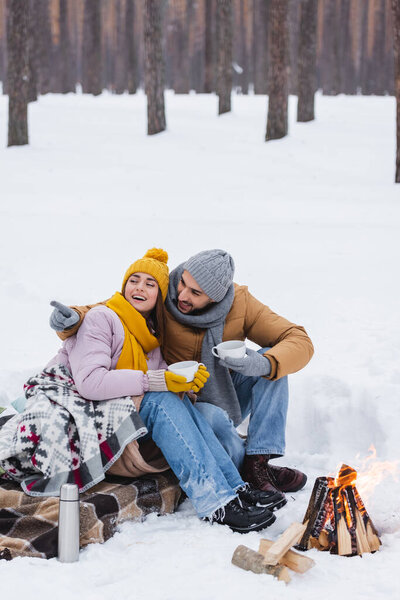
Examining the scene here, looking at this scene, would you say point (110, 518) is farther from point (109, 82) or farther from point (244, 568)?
point (109, 82)

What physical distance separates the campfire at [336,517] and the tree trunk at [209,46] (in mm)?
18946

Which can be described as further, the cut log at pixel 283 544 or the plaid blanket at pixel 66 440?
the plaid blanket at pixel 66 440

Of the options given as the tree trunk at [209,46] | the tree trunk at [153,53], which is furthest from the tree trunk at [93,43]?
the tree trunk at [153,53]

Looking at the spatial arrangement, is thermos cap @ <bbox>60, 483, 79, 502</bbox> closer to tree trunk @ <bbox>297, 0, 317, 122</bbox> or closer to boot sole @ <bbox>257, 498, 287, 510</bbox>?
boot sole @ <bbox>257, 498, 287, 510</bbox>

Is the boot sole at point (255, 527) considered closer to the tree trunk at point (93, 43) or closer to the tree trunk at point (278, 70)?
the tree trunk at point (278, 70)

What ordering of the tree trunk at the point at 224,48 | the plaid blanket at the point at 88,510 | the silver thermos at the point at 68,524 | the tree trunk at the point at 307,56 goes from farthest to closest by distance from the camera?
the tree trunk at the point at 224,48
the tree trunk at the point at 307,56
the plaid blanket at the point at 88,510
the silver thermos at the point at 68,524

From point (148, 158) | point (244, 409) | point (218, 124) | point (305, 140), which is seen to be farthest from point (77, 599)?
point (218, 124)

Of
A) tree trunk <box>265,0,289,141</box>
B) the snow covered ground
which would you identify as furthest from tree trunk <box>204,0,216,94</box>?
tree trunk <box>265,0,289,141</box>

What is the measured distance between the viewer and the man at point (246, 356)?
12.2 ft

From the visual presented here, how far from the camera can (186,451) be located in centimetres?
339

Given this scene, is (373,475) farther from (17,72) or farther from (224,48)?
(224,48)

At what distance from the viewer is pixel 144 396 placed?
3.50 metres

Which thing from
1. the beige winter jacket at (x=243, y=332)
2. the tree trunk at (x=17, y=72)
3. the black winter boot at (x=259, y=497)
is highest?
the tree trunk at (x=17, y=72)

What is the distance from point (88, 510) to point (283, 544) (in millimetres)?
875
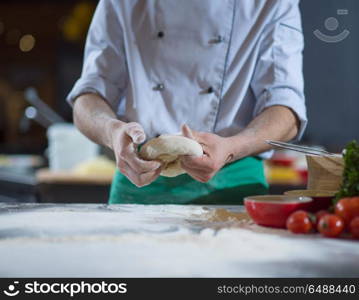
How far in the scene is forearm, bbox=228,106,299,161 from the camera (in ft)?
6.15

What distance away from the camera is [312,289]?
106 cm

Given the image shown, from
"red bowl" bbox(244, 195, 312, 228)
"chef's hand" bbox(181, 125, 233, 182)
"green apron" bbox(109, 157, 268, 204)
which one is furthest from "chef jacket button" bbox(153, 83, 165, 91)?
"red bowl" bbox(244, 195, 312, 228)

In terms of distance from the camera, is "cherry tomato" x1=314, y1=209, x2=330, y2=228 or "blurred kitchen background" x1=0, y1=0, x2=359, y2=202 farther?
"blurred kitchen background" x1=0, y1=0, x2=359, y2=202

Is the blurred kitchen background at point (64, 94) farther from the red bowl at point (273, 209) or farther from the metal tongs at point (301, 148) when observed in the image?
the red bowl at point (273, 209)

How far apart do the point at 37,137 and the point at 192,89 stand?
24.4 feet

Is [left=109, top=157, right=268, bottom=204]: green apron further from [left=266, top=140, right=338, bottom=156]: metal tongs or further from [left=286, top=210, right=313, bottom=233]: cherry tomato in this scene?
[left=286, top=210, right=313, bottom=233]: cherry tomato

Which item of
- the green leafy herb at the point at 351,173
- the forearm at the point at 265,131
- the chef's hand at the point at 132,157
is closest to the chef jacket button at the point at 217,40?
the forearm at the point at 265,131

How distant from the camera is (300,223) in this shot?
1335 millimetres

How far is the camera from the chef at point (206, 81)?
6.60ft

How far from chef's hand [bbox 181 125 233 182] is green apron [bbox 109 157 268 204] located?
250 mm

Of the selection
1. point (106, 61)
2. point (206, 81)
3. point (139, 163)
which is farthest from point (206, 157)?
point (106, 61)

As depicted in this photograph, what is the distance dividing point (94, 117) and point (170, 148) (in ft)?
1.53

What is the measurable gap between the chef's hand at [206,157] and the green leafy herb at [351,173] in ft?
1.21

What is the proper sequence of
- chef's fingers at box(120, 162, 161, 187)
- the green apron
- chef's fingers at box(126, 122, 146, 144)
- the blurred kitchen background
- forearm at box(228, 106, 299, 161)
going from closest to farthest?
chef's fingers at box(126, 122, 146, 144) < chef's fingers at box(120, 162, 161, 187) < forearm at box(228, 106, 299, 161) < the green apron < the blurred kitchen background
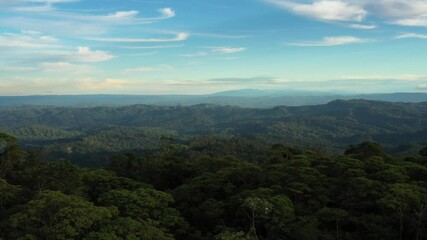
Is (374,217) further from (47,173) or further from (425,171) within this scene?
(47,173)

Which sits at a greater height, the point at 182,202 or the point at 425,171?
the point at 425,171

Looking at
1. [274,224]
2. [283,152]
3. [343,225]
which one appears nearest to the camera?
[274,224]

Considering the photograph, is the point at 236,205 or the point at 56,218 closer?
the point at 56,218

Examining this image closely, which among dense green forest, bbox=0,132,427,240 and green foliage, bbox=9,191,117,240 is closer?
green foliage, bbox=9,191,117,240

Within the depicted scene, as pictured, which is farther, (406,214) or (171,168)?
(171,168)

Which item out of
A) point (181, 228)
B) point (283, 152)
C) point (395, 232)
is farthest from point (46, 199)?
point (283, 152)

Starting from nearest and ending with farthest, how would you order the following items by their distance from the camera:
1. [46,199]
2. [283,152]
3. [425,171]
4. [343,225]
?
1. [46,199]
2. [343,225]
3. [425,171]
4. [283,152]

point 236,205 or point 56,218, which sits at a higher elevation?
point 56,218

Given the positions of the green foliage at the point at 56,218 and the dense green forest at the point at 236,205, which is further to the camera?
the dense green forest at the point at 236,205
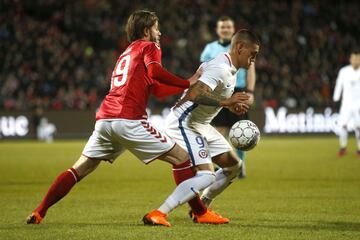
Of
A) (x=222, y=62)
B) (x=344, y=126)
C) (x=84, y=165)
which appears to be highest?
(x=222, y=62)

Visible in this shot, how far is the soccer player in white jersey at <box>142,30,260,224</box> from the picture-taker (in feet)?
22.5

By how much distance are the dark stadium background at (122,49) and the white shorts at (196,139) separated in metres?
19.0

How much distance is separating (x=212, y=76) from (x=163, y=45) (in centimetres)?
2319

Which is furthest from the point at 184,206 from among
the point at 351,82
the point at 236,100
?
the point at 351,82

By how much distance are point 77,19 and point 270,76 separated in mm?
8137

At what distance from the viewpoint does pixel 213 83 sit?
6.91 m

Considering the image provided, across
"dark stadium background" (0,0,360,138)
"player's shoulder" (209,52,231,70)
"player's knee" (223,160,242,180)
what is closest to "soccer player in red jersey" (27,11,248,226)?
"player's shoulder" (209,52,231,70)

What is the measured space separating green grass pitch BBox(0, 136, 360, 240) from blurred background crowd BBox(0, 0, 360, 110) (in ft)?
35.7

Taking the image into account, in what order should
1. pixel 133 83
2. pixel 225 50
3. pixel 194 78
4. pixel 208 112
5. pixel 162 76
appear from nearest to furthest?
pixel 162 76
pixel 133 83
pixel 194 78
pixel 208 112
pixel 225 50

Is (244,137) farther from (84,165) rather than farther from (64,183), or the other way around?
(64,183)

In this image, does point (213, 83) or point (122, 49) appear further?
point (122, 49)

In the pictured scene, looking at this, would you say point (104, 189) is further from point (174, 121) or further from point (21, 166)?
point (21, 166)

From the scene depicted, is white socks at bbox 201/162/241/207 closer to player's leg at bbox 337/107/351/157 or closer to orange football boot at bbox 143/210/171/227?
orange football boot at bbox 143/210/171/227

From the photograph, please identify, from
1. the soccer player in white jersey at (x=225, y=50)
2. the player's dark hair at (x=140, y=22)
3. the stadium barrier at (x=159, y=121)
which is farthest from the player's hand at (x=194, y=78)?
the stadium barrier at (x=159, y=121)
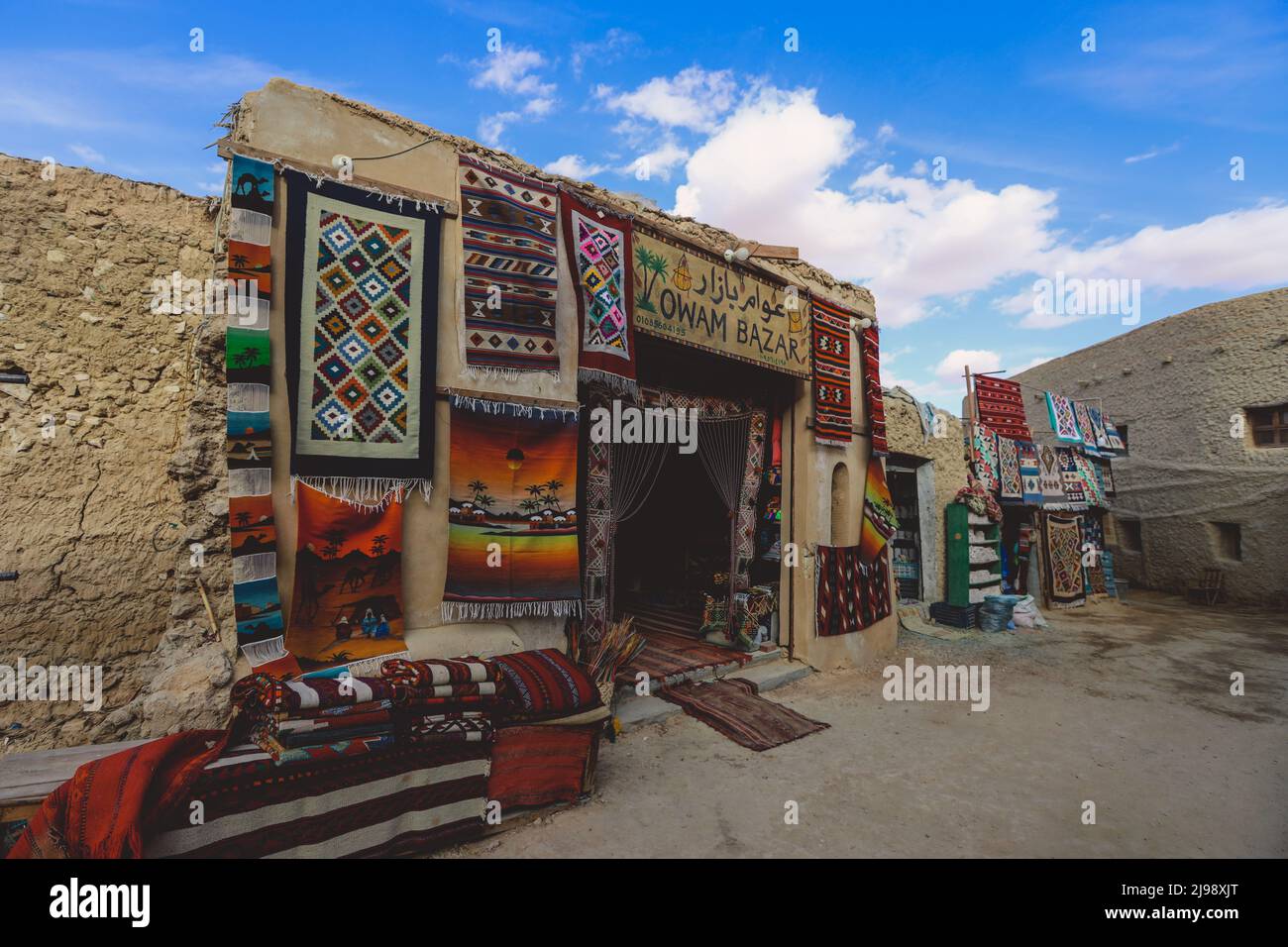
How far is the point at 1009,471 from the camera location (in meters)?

**Aim of the task:** Please put the items into a two-column CSV with the headers item and answer, one row per item. Begin at the line that has "From the visual", stop after the line that has "3.50 metres", and quote every field with its line breaks turned into spaces.

**Completed task:**
item,answer
"From the visual presented here, how far from the camera can (186,451) be located in centimetres?","339"
"Given this scene, is (373,475) farther from (17,72) or farther from (224,48)?","(224,48)"
"At what distance from the viewer is pixel 144 396 placed?","3.50 metres"